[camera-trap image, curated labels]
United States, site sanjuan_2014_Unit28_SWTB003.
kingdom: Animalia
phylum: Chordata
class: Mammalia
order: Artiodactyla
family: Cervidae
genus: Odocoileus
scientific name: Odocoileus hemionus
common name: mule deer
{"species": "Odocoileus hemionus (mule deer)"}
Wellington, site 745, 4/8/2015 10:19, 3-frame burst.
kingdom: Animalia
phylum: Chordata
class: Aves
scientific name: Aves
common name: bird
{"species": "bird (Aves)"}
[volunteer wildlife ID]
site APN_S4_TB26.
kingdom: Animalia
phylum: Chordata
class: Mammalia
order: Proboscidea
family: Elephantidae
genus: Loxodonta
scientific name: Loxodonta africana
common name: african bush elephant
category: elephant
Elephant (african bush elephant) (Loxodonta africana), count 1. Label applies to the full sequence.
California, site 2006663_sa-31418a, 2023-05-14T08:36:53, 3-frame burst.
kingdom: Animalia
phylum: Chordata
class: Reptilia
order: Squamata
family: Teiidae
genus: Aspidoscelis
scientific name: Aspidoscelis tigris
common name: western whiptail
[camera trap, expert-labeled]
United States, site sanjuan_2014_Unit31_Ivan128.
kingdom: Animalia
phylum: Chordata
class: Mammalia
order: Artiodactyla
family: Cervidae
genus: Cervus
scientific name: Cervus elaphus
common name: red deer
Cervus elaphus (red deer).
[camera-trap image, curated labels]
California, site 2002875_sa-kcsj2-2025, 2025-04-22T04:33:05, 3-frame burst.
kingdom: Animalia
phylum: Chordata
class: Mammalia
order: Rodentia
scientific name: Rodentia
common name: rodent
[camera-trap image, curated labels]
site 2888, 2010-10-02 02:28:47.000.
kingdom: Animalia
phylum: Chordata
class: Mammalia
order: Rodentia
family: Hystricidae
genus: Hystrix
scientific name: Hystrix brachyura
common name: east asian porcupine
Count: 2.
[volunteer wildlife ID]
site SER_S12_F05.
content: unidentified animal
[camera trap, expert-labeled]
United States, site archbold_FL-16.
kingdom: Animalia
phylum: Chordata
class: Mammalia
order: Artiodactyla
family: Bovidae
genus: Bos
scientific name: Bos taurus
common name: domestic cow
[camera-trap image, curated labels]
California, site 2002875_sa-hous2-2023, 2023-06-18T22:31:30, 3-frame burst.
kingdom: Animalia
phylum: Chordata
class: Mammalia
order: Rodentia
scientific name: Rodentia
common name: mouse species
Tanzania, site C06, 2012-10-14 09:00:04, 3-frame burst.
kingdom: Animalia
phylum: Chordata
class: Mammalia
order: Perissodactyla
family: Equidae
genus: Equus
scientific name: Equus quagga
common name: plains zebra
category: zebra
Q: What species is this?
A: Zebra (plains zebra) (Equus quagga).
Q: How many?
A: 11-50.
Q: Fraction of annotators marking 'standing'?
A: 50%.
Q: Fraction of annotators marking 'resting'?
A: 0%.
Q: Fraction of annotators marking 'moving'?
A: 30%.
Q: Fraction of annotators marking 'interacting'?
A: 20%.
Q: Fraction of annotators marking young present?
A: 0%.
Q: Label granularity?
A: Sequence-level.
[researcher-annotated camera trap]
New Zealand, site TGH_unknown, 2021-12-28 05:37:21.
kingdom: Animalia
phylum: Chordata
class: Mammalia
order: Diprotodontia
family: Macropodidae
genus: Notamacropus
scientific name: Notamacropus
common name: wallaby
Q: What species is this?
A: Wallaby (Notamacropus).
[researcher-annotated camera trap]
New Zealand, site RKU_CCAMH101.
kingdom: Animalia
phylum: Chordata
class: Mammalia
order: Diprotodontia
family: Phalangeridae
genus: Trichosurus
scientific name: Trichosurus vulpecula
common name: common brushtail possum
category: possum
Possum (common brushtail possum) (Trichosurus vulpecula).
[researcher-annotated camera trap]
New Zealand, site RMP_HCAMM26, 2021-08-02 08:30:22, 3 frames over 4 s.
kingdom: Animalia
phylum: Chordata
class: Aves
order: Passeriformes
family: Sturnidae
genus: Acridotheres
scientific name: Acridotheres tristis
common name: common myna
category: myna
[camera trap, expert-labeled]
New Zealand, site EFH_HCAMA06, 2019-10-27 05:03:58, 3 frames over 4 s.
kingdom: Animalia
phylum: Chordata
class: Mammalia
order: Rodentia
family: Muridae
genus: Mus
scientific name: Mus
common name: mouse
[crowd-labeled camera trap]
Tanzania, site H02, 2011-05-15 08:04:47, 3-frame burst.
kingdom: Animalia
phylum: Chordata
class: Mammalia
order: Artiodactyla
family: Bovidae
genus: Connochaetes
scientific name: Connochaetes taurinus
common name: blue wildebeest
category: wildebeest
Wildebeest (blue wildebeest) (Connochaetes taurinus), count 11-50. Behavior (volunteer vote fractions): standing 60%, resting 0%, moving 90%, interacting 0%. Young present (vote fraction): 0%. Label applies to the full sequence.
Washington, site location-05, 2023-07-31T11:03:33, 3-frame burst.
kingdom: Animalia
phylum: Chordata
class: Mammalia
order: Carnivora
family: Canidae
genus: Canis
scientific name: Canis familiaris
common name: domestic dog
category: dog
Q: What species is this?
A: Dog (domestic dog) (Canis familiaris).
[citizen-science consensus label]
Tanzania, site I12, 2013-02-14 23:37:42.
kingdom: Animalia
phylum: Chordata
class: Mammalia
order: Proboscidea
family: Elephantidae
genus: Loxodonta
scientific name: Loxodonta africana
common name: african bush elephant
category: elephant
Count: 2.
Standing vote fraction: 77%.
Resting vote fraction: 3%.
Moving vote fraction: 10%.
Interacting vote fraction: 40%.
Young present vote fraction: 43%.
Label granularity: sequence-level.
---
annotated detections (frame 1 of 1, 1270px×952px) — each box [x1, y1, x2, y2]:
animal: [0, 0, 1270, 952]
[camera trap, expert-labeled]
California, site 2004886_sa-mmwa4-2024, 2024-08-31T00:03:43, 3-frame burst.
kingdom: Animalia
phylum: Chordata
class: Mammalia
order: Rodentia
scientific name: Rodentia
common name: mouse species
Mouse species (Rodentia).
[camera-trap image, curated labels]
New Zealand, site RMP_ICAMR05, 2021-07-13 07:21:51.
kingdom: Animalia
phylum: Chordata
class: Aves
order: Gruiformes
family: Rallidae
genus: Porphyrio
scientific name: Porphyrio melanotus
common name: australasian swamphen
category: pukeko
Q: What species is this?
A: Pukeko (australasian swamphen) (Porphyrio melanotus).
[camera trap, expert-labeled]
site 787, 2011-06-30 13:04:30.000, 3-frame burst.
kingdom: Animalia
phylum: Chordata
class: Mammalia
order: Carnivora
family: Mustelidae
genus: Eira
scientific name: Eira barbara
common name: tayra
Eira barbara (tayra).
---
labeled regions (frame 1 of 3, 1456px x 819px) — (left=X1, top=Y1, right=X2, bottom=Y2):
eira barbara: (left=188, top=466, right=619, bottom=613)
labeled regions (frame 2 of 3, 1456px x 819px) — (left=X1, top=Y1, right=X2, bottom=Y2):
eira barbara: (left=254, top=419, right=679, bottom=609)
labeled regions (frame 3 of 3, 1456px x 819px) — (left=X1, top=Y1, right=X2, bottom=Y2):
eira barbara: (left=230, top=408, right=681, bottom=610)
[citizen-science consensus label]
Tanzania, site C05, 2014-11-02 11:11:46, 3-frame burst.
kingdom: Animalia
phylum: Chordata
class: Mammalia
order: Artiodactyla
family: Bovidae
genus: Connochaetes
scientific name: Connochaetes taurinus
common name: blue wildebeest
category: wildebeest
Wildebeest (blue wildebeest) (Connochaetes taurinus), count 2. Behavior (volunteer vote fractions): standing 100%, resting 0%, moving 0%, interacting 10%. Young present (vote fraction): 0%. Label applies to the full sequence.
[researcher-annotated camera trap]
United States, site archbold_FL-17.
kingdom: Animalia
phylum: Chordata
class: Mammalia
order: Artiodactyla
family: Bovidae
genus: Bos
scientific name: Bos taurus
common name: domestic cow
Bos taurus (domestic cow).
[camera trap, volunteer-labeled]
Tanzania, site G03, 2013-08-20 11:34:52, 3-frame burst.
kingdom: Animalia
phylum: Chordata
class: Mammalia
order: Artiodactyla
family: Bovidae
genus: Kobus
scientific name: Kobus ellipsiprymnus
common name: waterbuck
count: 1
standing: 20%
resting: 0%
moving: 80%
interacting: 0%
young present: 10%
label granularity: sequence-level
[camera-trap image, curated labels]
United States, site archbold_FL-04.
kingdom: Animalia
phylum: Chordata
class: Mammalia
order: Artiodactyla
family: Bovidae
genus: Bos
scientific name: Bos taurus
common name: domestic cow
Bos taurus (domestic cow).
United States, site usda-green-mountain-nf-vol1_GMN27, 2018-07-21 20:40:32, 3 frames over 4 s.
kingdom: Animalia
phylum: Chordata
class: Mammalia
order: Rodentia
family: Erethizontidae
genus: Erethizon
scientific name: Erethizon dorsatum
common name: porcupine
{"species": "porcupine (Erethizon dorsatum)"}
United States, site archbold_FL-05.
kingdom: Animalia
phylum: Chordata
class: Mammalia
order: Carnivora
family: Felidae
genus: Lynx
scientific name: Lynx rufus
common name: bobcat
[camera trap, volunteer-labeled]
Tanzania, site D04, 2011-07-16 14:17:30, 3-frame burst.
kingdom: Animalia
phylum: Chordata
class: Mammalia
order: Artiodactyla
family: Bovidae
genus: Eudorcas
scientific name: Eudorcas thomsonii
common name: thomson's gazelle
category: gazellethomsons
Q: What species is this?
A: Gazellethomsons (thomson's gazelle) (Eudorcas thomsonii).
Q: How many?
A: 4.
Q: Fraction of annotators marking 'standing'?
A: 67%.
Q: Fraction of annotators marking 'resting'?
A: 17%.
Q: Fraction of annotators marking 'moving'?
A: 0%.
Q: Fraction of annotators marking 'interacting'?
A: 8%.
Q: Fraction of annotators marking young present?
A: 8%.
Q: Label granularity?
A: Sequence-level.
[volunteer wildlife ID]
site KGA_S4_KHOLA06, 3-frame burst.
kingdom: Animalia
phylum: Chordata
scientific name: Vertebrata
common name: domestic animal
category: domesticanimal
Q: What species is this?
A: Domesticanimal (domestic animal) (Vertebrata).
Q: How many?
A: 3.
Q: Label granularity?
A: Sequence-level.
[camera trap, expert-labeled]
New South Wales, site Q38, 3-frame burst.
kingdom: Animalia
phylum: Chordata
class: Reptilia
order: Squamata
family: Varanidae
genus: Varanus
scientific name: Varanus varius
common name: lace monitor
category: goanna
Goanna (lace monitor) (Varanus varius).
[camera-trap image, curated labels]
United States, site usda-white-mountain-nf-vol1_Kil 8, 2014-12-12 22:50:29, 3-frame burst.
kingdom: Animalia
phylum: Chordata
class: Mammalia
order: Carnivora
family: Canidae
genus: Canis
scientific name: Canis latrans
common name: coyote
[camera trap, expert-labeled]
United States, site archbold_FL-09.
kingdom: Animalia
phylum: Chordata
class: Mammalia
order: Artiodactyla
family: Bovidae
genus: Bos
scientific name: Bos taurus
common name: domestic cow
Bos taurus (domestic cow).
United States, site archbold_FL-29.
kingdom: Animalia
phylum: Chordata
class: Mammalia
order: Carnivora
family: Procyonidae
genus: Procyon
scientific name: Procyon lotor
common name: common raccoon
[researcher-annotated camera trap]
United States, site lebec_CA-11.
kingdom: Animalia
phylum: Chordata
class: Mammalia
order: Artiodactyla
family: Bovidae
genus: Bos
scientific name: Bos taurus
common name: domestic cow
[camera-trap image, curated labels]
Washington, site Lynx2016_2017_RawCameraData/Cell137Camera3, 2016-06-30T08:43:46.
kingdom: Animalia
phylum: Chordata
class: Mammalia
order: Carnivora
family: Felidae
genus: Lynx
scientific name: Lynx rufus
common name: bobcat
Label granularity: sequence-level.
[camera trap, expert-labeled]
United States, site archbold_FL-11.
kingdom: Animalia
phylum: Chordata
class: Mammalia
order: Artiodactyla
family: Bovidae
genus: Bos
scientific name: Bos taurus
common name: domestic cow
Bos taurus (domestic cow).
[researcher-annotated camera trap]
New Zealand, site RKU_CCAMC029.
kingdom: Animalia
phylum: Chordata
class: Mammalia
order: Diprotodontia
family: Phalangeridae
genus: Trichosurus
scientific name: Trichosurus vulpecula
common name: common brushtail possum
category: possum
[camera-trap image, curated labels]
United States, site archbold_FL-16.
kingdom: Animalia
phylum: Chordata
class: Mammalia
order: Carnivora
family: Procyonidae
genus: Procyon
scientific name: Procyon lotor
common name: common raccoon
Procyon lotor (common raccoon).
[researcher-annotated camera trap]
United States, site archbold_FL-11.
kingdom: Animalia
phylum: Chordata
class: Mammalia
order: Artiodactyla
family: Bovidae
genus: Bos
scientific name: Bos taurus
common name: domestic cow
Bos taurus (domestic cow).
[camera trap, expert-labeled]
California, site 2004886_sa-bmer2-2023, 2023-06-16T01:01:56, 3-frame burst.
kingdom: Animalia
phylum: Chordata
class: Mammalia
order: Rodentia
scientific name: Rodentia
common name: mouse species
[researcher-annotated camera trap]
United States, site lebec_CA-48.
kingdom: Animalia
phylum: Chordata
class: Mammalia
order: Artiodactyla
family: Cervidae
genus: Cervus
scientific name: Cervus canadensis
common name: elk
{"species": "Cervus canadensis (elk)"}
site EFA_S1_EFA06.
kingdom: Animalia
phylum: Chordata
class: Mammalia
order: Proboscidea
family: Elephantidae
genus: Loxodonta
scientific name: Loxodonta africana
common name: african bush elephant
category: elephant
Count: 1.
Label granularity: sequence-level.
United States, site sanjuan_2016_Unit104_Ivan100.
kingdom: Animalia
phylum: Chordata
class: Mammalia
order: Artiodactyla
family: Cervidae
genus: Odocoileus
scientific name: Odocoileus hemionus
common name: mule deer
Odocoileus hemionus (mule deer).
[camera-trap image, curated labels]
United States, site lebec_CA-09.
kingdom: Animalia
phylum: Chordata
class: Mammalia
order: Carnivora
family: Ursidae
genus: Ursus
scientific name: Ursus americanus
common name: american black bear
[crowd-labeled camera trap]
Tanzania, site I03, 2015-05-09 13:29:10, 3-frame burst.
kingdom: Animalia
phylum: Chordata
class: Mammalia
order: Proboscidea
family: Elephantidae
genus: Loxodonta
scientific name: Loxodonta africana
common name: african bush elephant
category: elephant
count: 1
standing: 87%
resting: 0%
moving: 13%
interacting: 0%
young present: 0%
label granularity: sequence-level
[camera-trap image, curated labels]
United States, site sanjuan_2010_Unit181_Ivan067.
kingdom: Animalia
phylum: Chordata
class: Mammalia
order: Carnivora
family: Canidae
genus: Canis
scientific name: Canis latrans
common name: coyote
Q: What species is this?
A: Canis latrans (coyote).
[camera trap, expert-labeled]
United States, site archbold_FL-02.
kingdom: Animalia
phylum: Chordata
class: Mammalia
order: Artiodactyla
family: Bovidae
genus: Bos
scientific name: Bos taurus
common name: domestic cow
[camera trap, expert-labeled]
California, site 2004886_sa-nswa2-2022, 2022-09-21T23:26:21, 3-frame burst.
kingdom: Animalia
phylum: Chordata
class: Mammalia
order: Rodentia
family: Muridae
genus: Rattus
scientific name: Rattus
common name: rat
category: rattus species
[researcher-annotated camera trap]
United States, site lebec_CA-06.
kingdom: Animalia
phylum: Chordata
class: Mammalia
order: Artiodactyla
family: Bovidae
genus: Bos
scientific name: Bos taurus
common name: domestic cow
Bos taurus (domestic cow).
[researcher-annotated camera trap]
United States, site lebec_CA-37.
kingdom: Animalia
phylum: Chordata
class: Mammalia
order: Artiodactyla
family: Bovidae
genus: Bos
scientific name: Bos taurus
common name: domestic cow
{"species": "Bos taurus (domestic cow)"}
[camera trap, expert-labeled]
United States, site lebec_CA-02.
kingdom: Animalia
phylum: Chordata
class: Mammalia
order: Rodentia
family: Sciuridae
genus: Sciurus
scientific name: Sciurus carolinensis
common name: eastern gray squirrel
###
Prompt:
Above are the records; please copy exactly their first line and each line after it through the line containing "Tanzania, site C06, 2012-10-14", and no line after that.

Response to this exercise:
[camera-trap image, curated labels]
United States, site sanjuan_2014_Unit28_SWTB003.
kingdom: Animalia
phylum: Chordata
class: Mammalia
order: Artiodactyla
family: Cervidae
genus: Odocoileus
scientific name: Odocoileus hemionus
common name: mule deer
{"species": "Odocoileus hemionus (mule deer)"}
Wellington, site 745, 4/8/2015 10:19, 3-frame burst.
kingdom: Animalia
phylum: Chordata
class: Aves
scientific name: Aves
common name: bird
{"species": "bird (Aves)"}
[volunteer wildlife ID]
site APN_S4_TB26.
kingdom: Animalia
phylum: Chordata
class: Mammalia
order: Proboscidea
family: Elephantidae
genus: Loxodonta
scientific name: Loxodonta africana
common name: african bush elephant
category: elephant
Elephant (african bush elephant) (Loxodonta africana), count 1. Label applies to the full sequence.
California, site 2006663_sa-31418a, 2023-05-14T08:36:53, 3-frame burst.
kingdom: Animalia
phylum: Chordata
class: Reptilia
order: Squamata
family: Teiidae
genus: Aspidoscelis
scientific name: Aspidoscelis tigris
common name: western whiptail
[camera trap, expert-labeled]
United States, site sanjuan_2014_Unit31_Ivan128.
kingdom: Animalia
phylum: Chordata
class: Mammalia
order: Artiodactyla
family: Cervidae
genus: Cervus
scientific name: Cervus elaphus
common name: red deer
Cervus elaphus (red deer).
[camera-trap image, curated labels]
California, site 2002875_sa-kcsj2-2025, 2025-04-22T04:33:05, 3-frame burst.
kingdom: Animalia
phylum: Chordata
class: Mammalia
order: Rodentia
scientific name: Rodentia
common name: rodent
[camera-trap image, curated labels]
site 2888, 2010-10-02 02:28:47.000.
kingdom: Animalia
phylum: Chordata
class: Mammalia
order: Rodentia
family: Hystricidae
genus: Hystrix
scientific name: Hystrix brachyura
common name: east asian porcupine
Count: 2.
[volunteer wildlife ID]
site SER_S12_F05.
content: unidentified animal
[camera trap, expert-labeled]
United States, site archbold_FL-16.
kingdom: Animalia
phylum: Chordata
class: Mammalia
order: Artiodactyla
family: Bovidae
genus: Bos
scientific name: Bos taurus
common name: domestic cow
[camera-trap image, curated labels]
California, site 2002875_sa-hous2-2023, 2023-06-18T22:31:30, 3-frame burst.
kingdom: Animalia
phylum: Chordata
class: Mammalia
order: Rodentia
scientific name: Rodentia
common name: mouse species
Tanzania, site C06, 2012-10-14 09:00:04, 3-frame burst.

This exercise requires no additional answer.